Oh, and in case you’re wondering, Wisconsin offers a maximum of $500,000 each per investor or fund. No lifetime cap for total amount invested in one company.

Penalties: Both bills say only investors who stay with the company for three years will be eligible for credits. But the revised bill says investors must repay the entire credit.

Both bills also require the companies to be based in Minnesota, employ no more than 25 people, at least 51 percent of its employees work in Minnesota, and pay its workers at least 175 percent above the federal poverty line for a family of four.

However, the revised bill lays out specific penalties for violations: An investor must repay the entire credit in the first year after receiving the credit, 80 percent for year two, 60 percent for year three, and so on.

No transfer: Unlike the January bill, the revised bill does not contain a provision allowing investors with no tax liability in Minnesota to transfer their credits to investors who do.

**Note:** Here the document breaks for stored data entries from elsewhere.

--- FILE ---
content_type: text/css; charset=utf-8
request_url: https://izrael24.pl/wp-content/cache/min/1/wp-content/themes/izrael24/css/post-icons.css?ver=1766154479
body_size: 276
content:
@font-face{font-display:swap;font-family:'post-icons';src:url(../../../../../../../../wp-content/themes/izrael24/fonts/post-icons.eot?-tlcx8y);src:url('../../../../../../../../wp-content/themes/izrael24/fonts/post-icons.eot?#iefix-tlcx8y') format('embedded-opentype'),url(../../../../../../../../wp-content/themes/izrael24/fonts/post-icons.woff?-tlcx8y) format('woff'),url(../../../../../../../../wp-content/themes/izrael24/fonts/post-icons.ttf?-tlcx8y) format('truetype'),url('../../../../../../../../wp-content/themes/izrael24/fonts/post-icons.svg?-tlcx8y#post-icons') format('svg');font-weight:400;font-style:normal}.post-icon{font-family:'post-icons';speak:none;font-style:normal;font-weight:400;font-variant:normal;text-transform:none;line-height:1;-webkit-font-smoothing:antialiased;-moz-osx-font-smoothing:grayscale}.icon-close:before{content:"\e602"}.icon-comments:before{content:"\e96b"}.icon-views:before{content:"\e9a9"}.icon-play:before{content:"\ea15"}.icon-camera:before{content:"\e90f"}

For example, an investor from Arizona puts $100,000 into a Minneapolis start-up. He can’t claim the credit but can convince a Minnesota investor to also fund the company by transferring the credit he would have earned to the local investor.

Leaving that out seems odd since Rep. Ann Lenczewski, the House Tax Committee chair who strongly opposes the credit, argued the original bill would do nothing to help Minnesota attract outside investors.